Choi Insub, Kim JunHee, Kim Donghyun
Department of Architectural Engineering, Yonsei University, 50 Yonseiro, Seodaemun-gu, Seoul 120-749, Korea.
Sensors (Basel). 2016 Dec 8;16(12):2085. doi: 10.3390/s16122085.
Existing vision-based displacement sensors (VDSs) extract displacement data through changes in the movement of a target that is identified within the image using natural or artificial structure markers. A target-less vision-based displacement sensor (hereafter called "TVDS") is proposed. It can extract displacement data without targets, which then serve as feature points in the image of the structure. The TVDS can extract and track the feature points without the target in the image through image convex hull optimization, which is done to adjust the threshold values and to optimize them so that they can have the same convex hull in every image frame and so that the center of the convex hull is the feature point. In addition, the pixel coordinates of the feature point can be converted to physical coordinates through a scaling factor map calculated based on the distance, angle, and focal length between the camera and target. The accuracy of the proposed scaling factor map was verified through an experiment in which the diameter of a circular marker was estimated. A white-noise excitation test was conducted, and the reliability of the displacement data obtained from the TVDS was analyzed by comparing the displacement data of the structure measured with a laser displacement sensor (LDS). The dynamic characteristics of the structure, such as the mode shape and natural frequency, were extracted using the obtained displacement data, and were compared with the numerical analysis results. TVDS yielded highly reliable displacement data and highly accurate dynamic characteristics, such as the natural frequency and mode shape of the structure. As the proposed TVDS can easily extract the displacement data even without artificial or natural markers, it has the advantage of extracting displacement data from any portion of the structure in the image.

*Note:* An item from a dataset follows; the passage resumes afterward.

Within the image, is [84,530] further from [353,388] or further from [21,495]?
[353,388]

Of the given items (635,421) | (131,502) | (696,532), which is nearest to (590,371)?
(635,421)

现有的基于视觉的位移传感器(VDS)通过使用自然或人工结构标记在图像中识别的目标运动变化来提取位移数据。本文提出了一种无目标的基于视觉的位移传感器(以下简称“TVDS”)。它可以在没有目标的情况下提取位移数据,这些数据随后作为结构图像中的特征点。TVDS可以通过图像凸包优化在图像中无目标地提取和跟踪特征点,即调整阈值并对其进行优化,以使它们在每个图像帧中具有相同的凸包,并且凸包的中心为特征点。此外,特征点的像素坐标可以通过基于相机与目标之间的距离、角度和焦距计算出的比例因子图转换为物理坐标。通过估计圆形标记直径的实验验证了所提出的比例因子图的准确性。进行了白噪声激励测试,并通过比较用激光位移传感器(LDS)测量的结构位移数据来分析从TVDS获得的位移数据的可靠性。利用获得的位移数据提取结构的动态特性,如振型和固有频率,并与数值分析结果进行比较。TVDS产生了高度可靠的位移数据以及高度准确的动态特性,如结构的固有频率和振型。由于所提出的TVDS即使在没有人工或自然标记的情况下也能轻松提取位移数据,它具有从图像中结构的任何部分提取位移数据的优势。